Assim também meu Pai Celestial vos fará, se cada um de
vós do íntimo do coração não perdoar a seu irmão.
(Mateus, XVIII : 21 – 35.)
No capítulo VI, do Sermão do Monte, segundo Mateus,
versículos 5 a 15, ensinou Jesus a seus discípulos e à multidão que se apinhava
para ouvir os seus ensinos, a maneira como se deveria orar; e aproveitou o ensejo
para resumir num excelente e substancioso colóquio com Deus, a súplica que ao
Poderoso Senhor devemos dirigir cotidianamente.
O Mestre renegava as longas e intermináveis rezas que
os escribas e fariseus do seu tempo proferiam, de pé nas sinagogas e nos cantos
das ruas, para serem vistos pelos homens. Observou a seus ouvintes que tal não
fizessem, mas que, fechada a porta do seu quarto, dirigissem, em secreto, a
súplica ao Senhor.
A fórmula de oração que lhes deu encerra, ao mesmo
tempo, pedidos e compromissos que teriam de assumir os suplicantes, e dos quais
se destaca o que constitui objeto dos ensinos que se acham contidos na Parábola
do Credor Incompassivo: Perdoa as nossas
dívidas, assim como nós perdoamos aos nossos devedores.
Do cumprimento ou não desta obrigação, depende o
deferimento ou indeferimento do nosso requerimento. Além disso, nesse dever se
resume toda a confissão, comunhão, extrema-unção etc..

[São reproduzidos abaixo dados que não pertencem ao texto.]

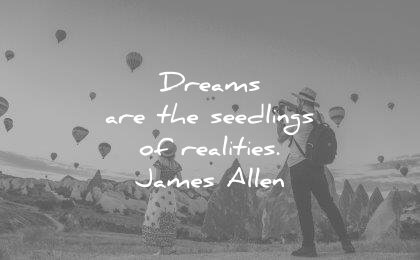 dream quotes dreams are the seedlings realities james allen wisdom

Aquele que confessar, comungar, receber a unção, mas
não perdoar os seus devedores, não será perdoado; ao passo que, o que perdoar
será imediatamente perdoado, independentemente das demais praxes recomendadas
pela Igreja de Roma, ou quaisquer outras Igrejas, como meio de salvação.
Acontece ainda que o perdão, conforme o Cristo ensinou
a Pedro, deve ser perpétuo, e não concedido uma, duas, ou sete vezes.
Daí vem a Parábola explicativa da concessão que
devemos fazer ao nosso próximo, para podermos receber de Deus o troco na mesma
moeda.
Vemos que o primeiro servo a chegar foi justamente o
que mais devia: 10.000 talentos! Soma fabulosa naquele tempo, para um trabalhador,
não só naquele tempo como também hoje, pois valendo cada talento Cr$ 1.890,00
em moeda brasileira, 10.000 atingia a respeitável soma de Cr$ 18.900.000,00
(dezoito milhões e novecentos mil cruzeiros.) Se algum servo, que só tivesse
mulher, filhos e alguns haveres ficasse devendo essa importância para o
Vaticano, depois de entregue ao braço forte seria irremissivelmente condenado
às penas eternas do Inferno!
Jesus escolheu mesmo essa quantia avultada para melhor
impressionar seus ouvintes sobre a bondade de Deus e a natureza da doutrina que
em nome do Senhor estava transmitindo a todos.
Nenhum outro devedor foi lembrado na Parábola, porque
só o primeiro era bastante para que se completasse toda a lição.
Pois bem, esse devedor, vendo-se ameaçado de ser
vendido com ele sua mulher e seus filhos, sem eximir-se do pagamento, pediu
moratória, valendo-se da benevolência do rei; este, cheio de compaixão,
perdoou-lhe a dívida, isto, suspendeu as ordens que havia dado para que tudo
quanto possuía, mulher, filhos e o mesmo servo, fosse vendido para pagamento, visto
como ele se propunha a pagar com prazo.
Mas, continua a parábola, aquele devedor, que havia
recebido o perdão, logo ao sair encontrou um de seus companheiros que lhe devia
cem denários, ou seja Cr$ 31,50 da nossa moeda, verdadeira bagatela que para
ele, homem devedor de aproximadamente 19 milhões de cruzeiros, por certo nada
representava; e exigiu do devedor, violentamente, o seu dinheiro!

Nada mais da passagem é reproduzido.